Short exercise A
Render the listing lines as a Markdown table with columns "Row" (a running number) and "Line" (the line itself), leaving out blank lines. Start with the line containing "In the frame, how" and continue through the end of the listing.

Page text

SECURITIES AND EXCHANGE COMMISSION

WASHINGTON, D.C. 20549

 

 

FORM 8-K

 

 

CURRENT REPORT

Pursuant to Section 13 or 15(d)

of the Securities Exchange Act of 1934

Date of Report (Date of earliest event reported): August 30, 2024

 

 

GigCapital7 Corp.

(Exact name of registrant as specified in its charter)

 

 

 

Cayman Islands   001-42262   98-1790710

(State or Other Jurisdiction of

Incorporation or Organization)

 

(Commission

File Number)

 

(I.R.S. Employer

Identification No.)

1731 Embarcadero Rd., Suite 200

Palo Alto, CA 94303

(Address of principal executive offices, including Zip Code)

(650) 276-7040

(Registrant’s Telephone Number, Including Area Code)

 

 

Check the appropriate box below if the Form 8-K filing is intended to simultaneously satisfy the filing obligation of the registrant under any of the following provisions (see General Instructions A.2. below):

 

Written communications pursuant to Rule 425 under the Securities Act (17 CFR 230.425)

Dataset records
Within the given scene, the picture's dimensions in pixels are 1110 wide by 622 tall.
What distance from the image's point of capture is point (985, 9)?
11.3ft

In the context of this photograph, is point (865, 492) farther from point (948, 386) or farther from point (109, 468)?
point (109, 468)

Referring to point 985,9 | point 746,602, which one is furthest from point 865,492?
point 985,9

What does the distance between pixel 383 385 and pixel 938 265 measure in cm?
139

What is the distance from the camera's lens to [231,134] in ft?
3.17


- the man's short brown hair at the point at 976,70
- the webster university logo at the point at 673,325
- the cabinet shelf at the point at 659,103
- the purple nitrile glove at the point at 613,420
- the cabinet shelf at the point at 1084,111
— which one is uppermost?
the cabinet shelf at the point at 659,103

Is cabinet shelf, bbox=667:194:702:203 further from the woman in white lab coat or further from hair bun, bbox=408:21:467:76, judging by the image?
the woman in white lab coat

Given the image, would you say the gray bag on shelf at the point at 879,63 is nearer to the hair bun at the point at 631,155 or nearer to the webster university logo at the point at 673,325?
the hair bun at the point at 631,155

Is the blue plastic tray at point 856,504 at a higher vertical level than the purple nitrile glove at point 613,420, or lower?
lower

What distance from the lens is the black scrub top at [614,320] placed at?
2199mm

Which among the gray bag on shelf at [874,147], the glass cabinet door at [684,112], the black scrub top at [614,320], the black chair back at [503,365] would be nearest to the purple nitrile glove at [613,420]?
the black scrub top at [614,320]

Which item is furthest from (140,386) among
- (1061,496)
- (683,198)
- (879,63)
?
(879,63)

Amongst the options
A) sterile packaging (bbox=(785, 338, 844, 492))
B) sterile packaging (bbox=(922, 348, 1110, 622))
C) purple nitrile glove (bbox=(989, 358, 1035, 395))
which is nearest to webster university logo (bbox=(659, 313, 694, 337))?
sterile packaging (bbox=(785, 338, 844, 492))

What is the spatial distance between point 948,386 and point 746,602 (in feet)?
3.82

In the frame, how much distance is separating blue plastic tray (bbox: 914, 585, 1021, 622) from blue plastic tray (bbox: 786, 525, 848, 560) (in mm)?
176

Short exercise B
Summarize the Form 8-K cover page in two sentences.

Task result A
| Row | Line |
|---|---|
| 1 | In the frame, how much distance is separating blue plastic tray (bbox: 914, 585, 1021, 622) from blue plastic tray (bbox: 786, 525, 848, 560) (in mm)? |
| 2 | 176 |

Task result B
GigCapital7 Corp., a Cayman Islands registrant with Commission File Number 001-42262 and I.R.S. Employer Identification No. 98-1790710, filed this Form 8-K current report under Section 13 or 15(d) of the Securities Exchange Act of 1934, with a report date of August 30, 2024. Its principal executive offices are at 1731 Embarcadero Rd., Suite 200, Palo Alto, CA 94303, its telephone number is (650) 276-7040, and the form asks filers to check a box if the filing also satisfies obligations under certain provisions, such as written communications under Rule 425 of the Securities Act.